With doping marring the reputations of many established sports like Major League Baseball and the Tour de France, it's reassuring to find a game that embraces the blatant use of a controlled substance. At the World Series of Beer Pong, not only is the consumption of alcohol accepted before, during and after competition, it's encouraged.
"You basically party all night gamble in the casino during the evening," says Shaun Parker of his experiences at the tournament. "You get up and depending on which circuit you're in you can start as early as 11 11:30 in the morning and it goes until about 4:30, 5."
Beer pong is exactly what it sounds like: two teams throwing ping-pong balls into each other's cups of beer then drinking them (the beer, not the balls). "No matter what, it looks like a binge drinking game even though it's really not," says Parker. You only drink one beer per game and at the tournament you only play one game an hour, he says.
Thought to have started on the Bucknell University campus in Pennsylvania in the 1950s, the popular college drinking game was given (relative) legitimacy two and a half years ago when the first World Series was held at the Oasis Resort Casino in Mesquite, Nevada. Unlike house-party versions of the game, which are generally started spontaneously, the tournament encourages teams to plan ahead and dress up. Many players use their costumes to distract opposing teams.
"The first year, they had the B-actress and her boyfriend who basically wore a gag-ball and different coloured tighty-whities every day of the tournament, and she dressed up as a dominatrix," says Parker. Last year there were girls stripping. "That was pretty difficult," he says.

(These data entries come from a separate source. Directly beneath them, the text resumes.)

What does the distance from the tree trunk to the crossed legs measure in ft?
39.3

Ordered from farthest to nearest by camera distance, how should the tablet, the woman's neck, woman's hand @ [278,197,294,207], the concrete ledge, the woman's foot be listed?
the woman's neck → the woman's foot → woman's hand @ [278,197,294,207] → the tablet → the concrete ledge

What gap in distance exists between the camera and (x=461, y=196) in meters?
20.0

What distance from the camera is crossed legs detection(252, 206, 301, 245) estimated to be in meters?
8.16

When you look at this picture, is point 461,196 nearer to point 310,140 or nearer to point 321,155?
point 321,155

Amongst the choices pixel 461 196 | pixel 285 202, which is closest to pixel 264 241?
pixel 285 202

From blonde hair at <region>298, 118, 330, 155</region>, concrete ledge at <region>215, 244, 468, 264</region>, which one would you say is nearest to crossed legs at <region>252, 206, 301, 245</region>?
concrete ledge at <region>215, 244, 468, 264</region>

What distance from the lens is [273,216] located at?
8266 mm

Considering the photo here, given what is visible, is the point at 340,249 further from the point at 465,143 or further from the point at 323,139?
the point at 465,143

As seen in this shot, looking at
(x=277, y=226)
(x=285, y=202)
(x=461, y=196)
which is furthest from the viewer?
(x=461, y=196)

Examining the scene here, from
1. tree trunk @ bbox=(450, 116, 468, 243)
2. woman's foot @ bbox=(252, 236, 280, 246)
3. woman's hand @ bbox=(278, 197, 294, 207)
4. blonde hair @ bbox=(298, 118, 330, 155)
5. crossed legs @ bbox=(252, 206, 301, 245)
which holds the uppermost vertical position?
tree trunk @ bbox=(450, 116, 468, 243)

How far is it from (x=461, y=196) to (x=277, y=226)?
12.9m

Parker, 28, began his career like many young athletes, playing pick-up games with American friends while completing a tourism and hospitality management internship at Epcot Center in Orlando, Florida. "The Canadians loved it," he says. "Beer is cheap so it's just a party thing that we did all the time."
After returning to Halifax, a friend discovered bpong.com, which led to their involvement in the tournament, held every January. Parker placed 56 out of 86 teams the first year and 146 of 256 last year, when the winners walked away with $20,000. This year, 500 teams are expected to participate in the tournament.
Friend and new teammate Brian Smart hopes to bring a new level of "consistency" and a competitive edge to Parker's game, where eyes are on the prize and less on the social circus that orbits the competition. "I play beer pong for the fun of the game," says the 30-year-old. "I'm not in it to get smashed. I'm there to play and try to win."
Despite his success in the game, Parker's parents have split opinions on his new side- career. "My dad is considering going and participating with his girlfriend," he says. "My mom thinks it's stupid, of course, but I think it's all good fun."
BEER PONG: THE RULES
Although there is a litany of variations, from the number of players on each team to the object being thrown (or in some cases bounced), a game of beer pong generally follows these rules: Set Up Arrange an equal number of cups in a group at each end of a table, pouring equal amounts of beer into each cup. Cheap light lagers work best.
Step 1 In turn, players throw ping-pong balls across the table, trying to land them in one of the opposing players’ cups.
Step 2When a ball lands in one of your cups, drink the beer and remove the cup from the table.
Step 3As cups disappear from the table, consolidate the remaining ones to fill gaps. Step 4The player who eliminates all the opposing players’ cups wins!